Below are records to be copied exactly; their pictures are to be omitted.

(Page images and extracted text)
>>>>>

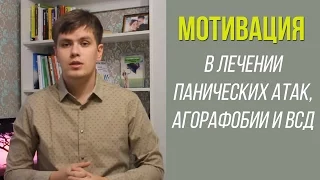 МОТИВАЦИЯ
В ЛЕЧЕНИИ ПАНИЧЕСКИХ АТАК, АГОРАФОБИИ И ВСД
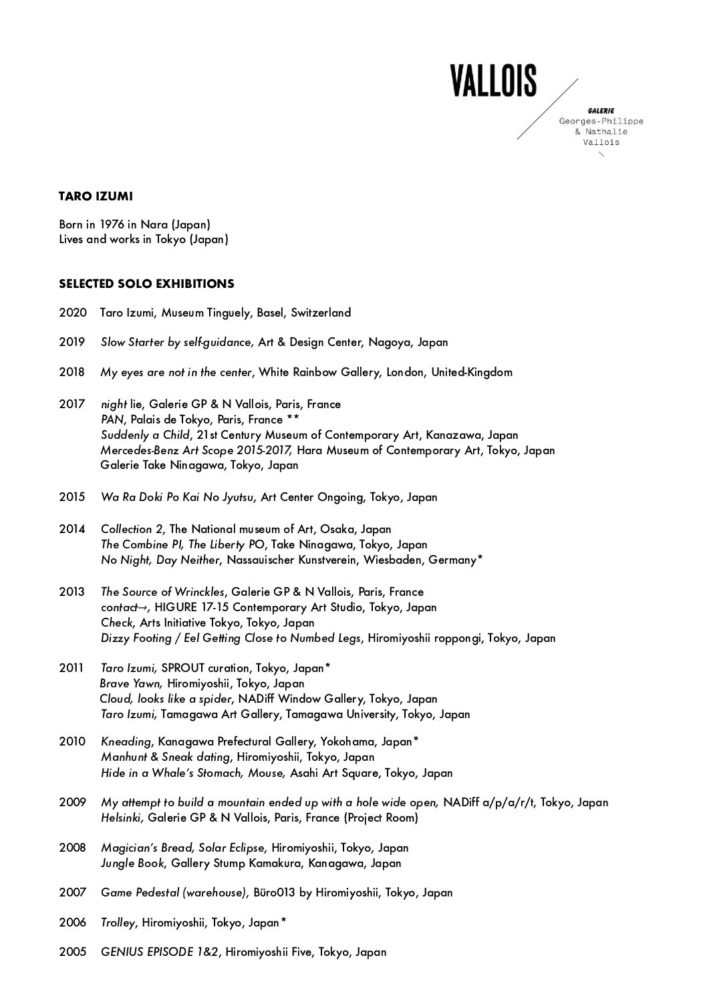 VALLOIS

GALERIE
Georges-Philippe
& Nathalie
Vallois

TARO IZUMI

Born in 1976 in Nara (Japan)
Lives and works in Tokyo (Japan)

SELECTED SOLO EXHIBITIONS

2020 Taro Izumi, Museum Tinguely, Basel, Switzerland

2019 Slow Starter by self-guidance, Art & Design Center, Nagoya, Japan

2018 My eyes are not in the center, White Rainbow Gallery, London, United-Kingdom

2017 night lie, Galerie GP & N Vallois, Paris, France
PAN, Palais de Tokyo, Paris, France **
Suddenly a Child, 21st Century Museum of Contemporary Art, Kanazawa, Japan
Mercedes-Benz Art Scope 2015-2017, Hara Museum of Contemporary Art, Tokyo, Japan
Galerie Take Ninagawa, Tokyo, Japan

2015 Wa Ra Doki Po Kai No Jyutsu, Art Center Ongoing, Tokyo, Japan

2014 Collection 2, The National museum of Art, Osaka, Japan
The Combine PI, The Liberty PO, Take Ninagawa, Tokyo, Japan
No Night, Day Neither, Nassauischer Kunstverein, Wiesbaden, Germany*

2013 The Source of Wrinckles, Galerie GP & N Vallois, Paris, France
contact→, HIGURE 17-15 Contemporary Art Studio, Tokyo, Japan
Check, Arts Initiative Tokyo, Tokyo, Japan
Dizzy Footing / Eel Getting Close to Numbed Legs, Hiromiyoshii roppongi, Tokyo, Japan

2011 Taro Izumi, SPROUT curation, Tokyo, Japan*
Brave Yawn, Hiromiyoshii, Tokyo, Japan
Cloud, looks like a spider, NADiff Window Gallery, Tokyo, Japan
Taro Izumi, Tamagawa Art Gallery, Tamagawa University, Tokyo, Japan

2010 Kneading, Kanagawa Prefectural Gallery, Yokohama, Japan*
Manhunt & Sneak dating, Hiromiyoshii, Tokyo, Japan
Hide in a Whale's Stomach, Mouse, Asahi Art Square, Tokyo, Japan

2009 My attempt to build a mountain ended up with a hole wide open, NADiff a/p/a/r/t, Tokyo, Japan
Helsinki, Galerie GP & N Vallois, Paris, France (Project Room)

2008 Magician's Bread, Solar Eclipse, Hiromiyoshii, Tokyo, Japan
Jungle Book, Gallery Stump Kamakura, Kanagawa, Japan

2007 Game Pedestal (warehouse), Büro013 by Hiromiyoshii, Tokyo, Japan

2006 Trolley, Hiromiyoshii, Tokyo, Japan*

2005 GENIUS EPISODE 1&2, Hiromiyoshii Five, Tokyo, Japan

<<<<<

:: YOUR RESPONSE ::
 МОТИВАЦИЯ
В ЛЕЧЕНИИ ПАНИЧЕСКИХ АТАК, АГОРАФОБИИ И ВСД
 VALLOIS

GALERIE
Georges-Philippe
& Nathalie
Vallois

TARO IZUMI

Born in 1976 in Nara (Japan)
Lives and works in Tokyo (Japan)

SELECTED SOLO EXHIBITIONS

2020 Taro Izumi, Museum Tinguely, Basel, Switzerland

2019 Slow Starter by self-guidance, Art & Design Center, Nagoya, Japan

2018 My eyes are not in the center, White Rainbow Gallery, London, United-Kingdom

2017 night lie, Galerie GP & N Vallois, Paris, France
PAN, Palais de Tokyo, Paris, France **
Suddenly a Child, 21st Century Museum of Contemporary Art, Kanazawa, Japan
Mercedes-Benz Art Scope 2015-2017, Hara Museum of Contemporary Art, Tokyo, Japan
Galerie Take Ninagawa, Tokyo, Japan

2015 Wa Ra Doki Po Kai No Jyutsu, Art Center Ongoing, Tokyo, Japan

2014 Collection 2, The National museum of Art, Osaka, Japan
The Combine PI, The Liberty PO, Take Ninagawa, Tokyo, Japan
No Night, Day Neither, Nassauischer Kunstverein, Wiesbaden, Germany*

2013 The Source of Wrinckles, Galerie GP & N Vallois, Paris, France
contact→, HIGURE 17-15 Contemporary Art Studio, Tokyo, Japan
Check, Arts Initiative Tokyo, Tokyo, Japan
Dizzy Footing / Eel Getting Close to Numbed Legs, Hiromiyoshii roppongi, Tokyo, Japan

2011 Taro Izumi, SPROUT curation, Tokyo, Japan*
Brave Yawn, Hiromiyoshii, Tokyo, Japan
Cloud, looks like a spider, NADiff Window Gallery, Tokyo, Japan
Taro Izumi, Tamagawa Art Gallery, Tamagawa University, Tokyo, Japan

2010 Kneading, Kanagawa Prefectural Gallery, Yokohama, Japan*
Manhunt & Sneak dating, Hiromiyoshii, Tokyo, Japan
Hide in a Whale's Stomach, Mouse, Asahi Art Square, Tokyo, Japan

2009 My attempt to build a mountain ended up with a hole wide open, NADiff a/p/a/r/t, Tokyo, Japan
Helsinki, Galerie GP & N Vallois, Paris, France (Project Room)

2008 Magician's Bread, Solar Eclipse, Hiromiyoshii, Tokyo, Japan
Jungle Book, Gallery Stump Kamakura, Kanagawa, Japan

2007 Game Pedestal (warehouse), Büro013 by Hiromiyoshii, Tokyo, Japan

2006 Trolley, Hiromiyoshii, Tokyo, Japan*

2005 GENIUS EPISODE 1&2, Hiromiyoshii Five, Tokyo, Japan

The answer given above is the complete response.